- _What needs to be done_:
The records are to be copied exactly and in full.

<<<<

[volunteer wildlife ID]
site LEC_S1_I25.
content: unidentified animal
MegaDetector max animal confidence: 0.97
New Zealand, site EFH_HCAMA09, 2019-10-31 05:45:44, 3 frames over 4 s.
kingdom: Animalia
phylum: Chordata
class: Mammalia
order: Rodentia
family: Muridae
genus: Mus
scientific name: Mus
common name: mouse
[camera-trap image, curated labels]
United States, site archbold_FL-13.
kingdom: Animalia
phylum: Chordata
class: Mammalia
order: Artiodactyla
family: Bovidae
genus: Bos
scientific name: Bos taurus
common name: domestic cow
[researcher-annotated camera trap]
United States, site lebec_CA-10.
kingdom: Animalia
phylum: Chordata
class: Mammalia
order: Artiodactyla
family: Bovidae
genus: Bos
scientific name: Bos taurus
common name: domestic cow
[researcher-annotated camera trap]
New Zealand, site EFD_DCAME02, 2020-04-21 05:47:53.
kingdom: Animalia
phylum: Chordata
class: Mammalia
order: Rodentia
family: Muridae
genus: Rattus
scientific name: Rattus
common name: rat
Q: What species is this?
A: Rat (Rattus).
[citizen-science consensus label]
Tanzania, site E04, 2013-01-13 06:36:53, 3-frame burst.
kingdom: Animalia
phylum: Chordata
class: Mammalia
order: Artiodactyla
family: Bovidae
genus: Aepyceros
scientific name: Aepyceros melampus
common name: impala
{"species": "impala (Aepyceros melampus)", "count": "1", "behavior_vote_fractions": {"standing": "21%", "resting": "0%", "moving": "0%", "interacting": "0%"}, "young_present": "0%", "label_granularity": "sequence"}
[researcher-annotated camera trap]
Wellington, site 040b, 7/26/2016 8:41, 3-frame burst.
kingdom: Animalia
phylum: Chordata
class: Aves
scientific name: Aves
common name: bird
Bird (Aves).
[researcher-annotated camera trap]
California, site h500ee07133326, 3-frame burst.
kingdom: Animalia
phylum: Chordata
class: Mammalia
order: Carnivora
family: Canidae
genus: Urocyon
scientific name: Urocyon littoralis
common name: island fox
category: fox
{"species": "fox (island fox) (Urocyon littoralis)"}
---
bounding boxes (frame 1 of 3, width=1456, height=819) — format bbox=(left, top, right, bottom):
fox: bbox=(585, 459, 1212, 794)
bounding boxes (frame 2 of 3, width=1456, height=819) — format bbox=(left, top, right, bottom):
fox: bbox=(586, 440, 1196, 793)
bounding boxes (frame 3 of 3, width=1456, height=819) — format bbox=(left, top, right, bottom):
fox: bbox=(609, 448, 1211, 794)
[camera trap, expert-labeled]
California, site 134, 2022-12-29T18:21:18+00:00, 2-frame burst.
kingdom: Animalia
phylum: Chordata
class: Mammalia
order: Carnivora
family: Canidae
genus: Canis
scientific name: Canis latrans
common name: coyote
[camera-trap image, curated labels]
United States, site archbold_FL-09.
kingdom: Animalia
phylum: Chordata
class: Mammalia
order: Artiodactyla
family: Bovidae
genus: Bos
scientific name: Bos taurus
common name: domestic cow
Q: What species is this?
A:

>>>>

- _Final answer_:
[volunteer wildlife ID]
site LEC_S1_I25.
content: unidentified animal
MegaDetector max animal confidence: 0.97
New Zealand, site EFH_HCAMA09, 2019-10-31 05:45:44, 3 frames over 4 s.
kingdom: Animalia
phylum: Chordata
class: Mammalia
order: Rodentia
family: Muridae
genus: Mus
scientific name: Mus
common name: mouse
[camera-trap image, curated labels]
United States, site archbold_FL-13.
kingdom: Animalia
phylum: Chordata
class: Mammalia
order: Artiodactyla
family: Bovidae
genus: Bos
scientific name: Bos taurus
common name: domestic cow
[researcher-annotated camera trap]
United States, site lebec_CA-10.
kingdom: Animalia
phylum: Chordata
class: Mammalia
order: Artiodactyla
family: Bovidae
genus: Bos
scientific name: Bos taurus
common name: domestic cow
[researcher-annotated camera trap]
New Zealand, site EFD_DCAME02, 2020-04-21 05:47:53.
kingdom: Animalia
phylum: Chordata
class: Mammalia
order: Rodentia
family: Muridae
genus: Rattus
scientific name: Rattus
common name: rat
Q: What species is this?
A: Rat (Rattus).
[citizen-science consensus label]
Tanzania, site E04, 2013-01-13 06:36:53, 3-frame burst.
kingdom: Animalia
phylum: Chordata
class: Mammalia
order: Artiodactyla
family: Bovidae
genus: Aepyceros
scientific name: Aepyceros melampus
common name: impala
{"species": "impala (Aepyceros melampus)", "count": "1", "behavior_vote_fractions": {"standing": "21%", "resting": "0%", "moving": "0%", "interacting": "0%"}, "young_present": "0%", "label_granularity": "sequence"}
[researcher-annotated camera trap]
Wellington, site 040b, 7/26/2016 8:41, 3-frame burst.
kingdom: Animalia
phylum: Chordata
class: Aves
scientific name: Aves
common name: bird
Bird (Aves).
[researcher-annotated camera trap]
California, site h500ee07133326, 3-frame burst.
kingdom: Animalia
phylum: Chordata
class: Mammalia
order: Carnivora
family: Canidae
genus: Urocyon
scientific name: Urocyon littoralis
common name: island fox
category: fox
{"species": "fox (island fox) (Urocyon littoralis)"}
---
bounding boxes (frame 1 of 3, width=1456, height=819) — format bbox=(left, top, right, bottom):
fox: bbox=(585, 459, 1212, 794)
bounding boxes (frame 2 of 3, width=1456, height=819) — format bbox=(left, top, right, bottom):
fox: bbox=(586, 440, 1196, 793)
bounding boxes (frame 3 of 3, width=1456, height=819) — format bbox=(left, top, right, bottom):
fox: bbox=(609, 448, 1211, 794)
[camera trap, expert-labeled]
California, site 134, 2022-12-29T18:21:18+00:00, 2-frame burst.
kingdom: Animalia
phylum: Chordata
class: Mammalia
order: Carnivora
family: Canidae
genus: Canis
scientific name: Canis latrans
common name: coyote
[camera-trap image, curated labels]
United States, site archbold_FL-09.
kingdom: Animalia
phylum: Chordata
class: Mammalia
order: Artiodactyla
family: Bovidae
genus: Bos
scientific name: Bos taurus
common name: domestic cow
Q: What species is this?
A:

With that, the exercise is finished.